REQUIRED WORK:
a) Repeat word for word the part of the JUICE launch report starting with "The postponement was" and going on through "its nose cone.".
b) Carry on the article about the postponed JUICE launch, picking up after its final sentence.

SELECTED EXTRACT:
The liftoff, scheduled for 12.45 pm GMT (1.45 pm CET) from the European spaceport of Kourou in French Guiana, was postponed because of a "weather red flag," namely the risk of lightning, the European Space Agency (ESA) and Arianespace said.

The next attempt will take place in 24 hours, at the same time as planned on Thursday, the ESA said.

The postponement was announced just minutes before the final countdown from the Jupiter control room where several personalities were gathered, including King Philippe of Belgium and French astronaut Thomas Pesquet.

A few kilometres away, the Ariane 5 launcher, whose penultimate flight this will be, is installed on its launch pad, ready to propel itself with the six-tonne probe loaded in its nose cone.

ESA's mission to Jupiter

ESA's flagship mission, JUICE (an acronym for Jupiter Icy Moons Explorer), will explore Jupiter and its icy moons in search of habitable environments for extraterrestrial life forms.

Once it launches, it will travel more than 884 million km to fly past Jupiter and its ice-encrusted moons, Calisto, Europa, and Ganymede. The journey is scheduled to last eight years.

PROVIDED MATERIAL:

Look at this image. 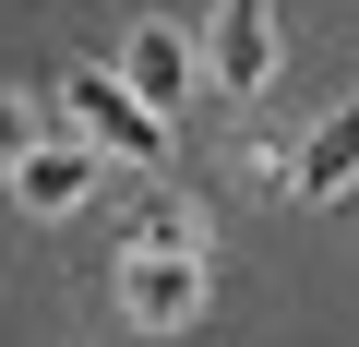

EXERCISE ANSWERS:
a)
The postponement was announced just minutes before the final countdown from the Jupiter control room where several personalities were gathered, including King Philippe of Belgium and French astronaut Thomas Pesquet.

A few kilometres away, the Ariane 5 launcher, whose penultimate flight this will be, is installed on its launch pad, ready to propel itself with the six-tonne probe loaded in its nose cone.

b)
When it reaches orbit around 2031, the craft will unfurl ten giant solar panels and a boom pole carrying instruments to measure elements of its surroundings.

Then it will spend several years orbiting Ganymede which has sparked the most interest among space scientists at ESA.

Dr Caroline Harper, the Head of Space Science at the UK Space Agency, believes it will confirm the existence of salty oceans beneath the surface of Ganymede.

"JUICE is not in itself designed to look for life on an icy moon, but if we’re going to find life elsewhere in the solar system, chances are it’s going to be underneath the ice, if there is an ocean, underneath the ice on one of those moons," she said.

"So it’s going to be very exciting to look and see whether we do find what we expect to find, whether there are salty oceans under the icy crust that could contain the conditions that support life".

This is the first time that Europe has set off for a planet in the outer solar system, starting after Mars.

The €1.6 billion launch of JUICE comes at a time of crisis for Europe's launchers, which have been virtually deprived of autonomous access to space after the departure of Russian Soyuz rockets from Kourou, the cumulative delays of Ariane 6 and the failure of the first commercial flight of Vega C.